Elle lui passe son smartphone, le temps de la centrer dans l’objectif, déjà, il lui rend l’appareil. 
— Merci monsieur?... 
— Eliot, appelez-moi Eliot. 
— Très bien Eliot, moi, c’est Marion. 
Ils marchent l’un à côté de l’autre comme s’ils étaient de vieilles connaissances. Ils parlent de tout et de rien comme deux personnes qui se découvrent aussi. Ils écoutent le guide, Eliot n’a rien compris à ses explications, mais cela lui importe peu. Pour le moment, Eliot flotte en apesanteur. Tout son être est tendu vers Marion et les heures s’écoulent sans qu’il s’en aperçoive. Dans les sables mouvants, ils se tiennent par la main et s’amusent comme les autres enfants. 
Mais déjà, le guide donne au groupe les dernières instructions pour le retour. Eliot se rappelle son rendez-vous avec sa mère au restaurant. Elle a lui a envoyé un message: « Je t’attends ». 
— Marion, je vous dis au revoir ici. Ça vous dirait qu’on se revoie? 
Elle lui offre son grand sourire, des dents aussi parfaitement alignées que les siennes: 
— Laissons faire le hasard et merci de m’avoir tenu compagnie. 
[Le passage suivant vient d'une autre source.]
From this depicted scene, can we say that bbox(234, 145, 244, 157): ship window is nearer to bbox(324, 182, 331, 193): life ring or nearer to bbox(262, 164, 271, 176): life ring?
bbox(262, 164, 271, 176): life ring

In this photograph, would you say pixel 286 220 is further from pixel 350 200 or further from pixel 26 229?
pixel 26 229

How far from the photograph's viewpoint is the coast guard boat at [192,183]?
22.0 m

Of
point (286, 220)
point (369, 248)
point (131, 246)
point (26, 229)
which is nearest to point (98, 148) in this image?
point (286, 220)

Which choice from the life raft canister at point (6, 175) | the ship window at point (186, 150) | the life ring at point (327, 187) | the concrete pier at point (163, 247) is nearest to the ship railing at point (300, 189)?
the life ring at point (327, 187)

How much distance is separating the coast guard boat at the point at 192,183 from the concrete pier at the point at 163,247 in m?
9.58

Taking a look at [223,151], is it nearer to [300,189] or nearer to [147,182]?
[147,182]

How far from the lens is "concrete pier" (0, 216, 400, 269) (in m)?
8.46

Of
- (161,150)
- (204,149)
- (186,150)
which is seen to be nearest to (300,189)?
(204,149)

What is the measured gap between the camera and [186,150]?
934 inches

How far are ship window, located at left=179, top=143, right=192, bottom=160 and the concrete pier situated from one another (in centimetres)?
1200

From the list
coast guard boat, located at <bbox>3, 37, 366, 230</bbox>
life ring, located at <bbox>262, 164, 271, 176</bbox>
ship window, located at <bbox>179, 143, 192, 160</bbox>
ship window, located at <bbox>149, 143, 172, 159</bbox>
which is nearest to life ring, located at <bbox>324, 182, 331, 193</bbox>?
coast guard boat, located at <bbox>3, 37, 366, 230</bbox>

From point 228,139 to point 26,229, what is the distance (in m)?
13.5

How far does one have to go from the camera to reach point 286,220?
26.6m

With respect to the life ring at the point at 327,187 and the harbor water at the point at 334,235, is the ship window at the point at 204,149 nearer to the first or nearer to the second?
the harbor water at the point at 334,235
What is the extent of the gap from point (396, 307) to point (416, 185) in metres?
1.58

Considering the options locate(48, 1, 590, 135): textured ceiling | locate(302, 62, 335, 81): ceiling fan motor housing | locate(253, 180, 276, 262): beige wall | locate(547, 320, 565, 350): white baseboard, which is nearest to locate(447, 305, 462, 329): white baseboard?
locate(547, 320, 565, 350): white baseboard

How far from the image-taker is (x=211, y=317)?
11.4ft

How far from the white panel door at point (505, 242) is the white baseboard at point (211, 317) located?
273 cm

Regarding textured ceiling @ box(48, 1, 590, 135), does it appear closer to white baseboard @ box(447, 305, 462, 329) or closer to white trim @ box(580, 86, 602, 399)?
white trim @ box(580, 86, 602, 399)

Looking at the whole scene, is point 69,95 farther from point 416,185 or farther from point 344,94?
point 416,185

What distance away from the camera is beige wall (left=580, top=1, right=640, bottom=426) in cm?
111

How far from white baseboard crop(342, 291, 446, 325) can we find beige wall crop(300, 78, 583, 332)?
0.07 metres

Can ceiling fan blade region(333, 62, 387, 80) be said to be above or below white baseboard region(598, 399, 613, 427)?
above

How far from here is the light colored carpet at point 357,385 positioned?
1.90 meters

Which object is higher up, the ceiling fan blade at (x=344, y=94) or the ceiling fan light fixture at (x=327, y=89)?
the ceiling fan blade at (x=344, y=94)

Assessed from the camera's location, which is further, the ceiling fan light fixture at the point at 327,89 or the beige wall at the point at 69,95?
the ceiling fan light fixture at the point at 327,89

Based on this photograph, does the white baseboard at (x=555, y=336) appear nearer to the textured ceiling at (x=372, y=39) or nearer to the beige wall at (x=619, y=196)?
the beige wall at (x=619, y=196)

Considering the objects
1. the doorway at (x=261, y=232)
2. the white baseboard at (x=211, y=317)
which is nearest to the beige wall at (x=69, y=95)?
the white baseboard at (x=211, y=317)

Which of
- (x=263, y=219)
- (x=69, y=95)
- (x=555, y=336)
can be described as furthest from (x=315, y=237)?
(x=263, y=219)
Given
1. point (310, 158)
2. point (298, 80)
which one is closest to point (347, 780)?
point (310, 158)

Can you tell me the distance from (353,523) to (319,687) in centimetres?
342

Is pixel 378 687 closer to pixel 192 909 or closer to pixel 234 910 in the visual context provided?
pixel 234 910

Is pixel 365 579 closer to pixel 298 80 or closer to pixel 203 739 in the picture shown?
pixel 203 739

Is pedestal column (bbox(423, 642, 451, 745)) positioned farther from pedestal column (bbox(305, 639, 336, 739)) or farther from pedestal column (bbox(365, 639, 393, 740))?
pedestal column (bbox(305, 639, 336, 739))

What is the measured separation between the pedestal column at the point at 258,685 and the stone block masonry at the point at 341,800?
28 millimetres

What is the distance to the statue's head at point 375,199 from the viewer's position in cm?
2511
«Avec sa beauté, elle ne doit pas vivre seule», soupire Eliot. Pendant qu’il grimpe vers le lieu de rendez-vous, il sent la fatigue l’envahir. Dans l’enveloppe, le résultat de toutes les analyses médicales avec leurs explications est détaillé et répond en quelque sorte aux attentes de sa mère, forcément déçues. Il la voit assise juste à côté de la porte. Elle a commandé un grand verre de thé glacé au citron et à la menthe. L’enveloppe grise à côté du verre, ces lettres qui se détachent A M P. Eliot s’assoit en face d’elle, honteux, gêné. Il attend. Elle finit par lui dire: «Eliot, nous sommes deux à partager le poids de ton secret.»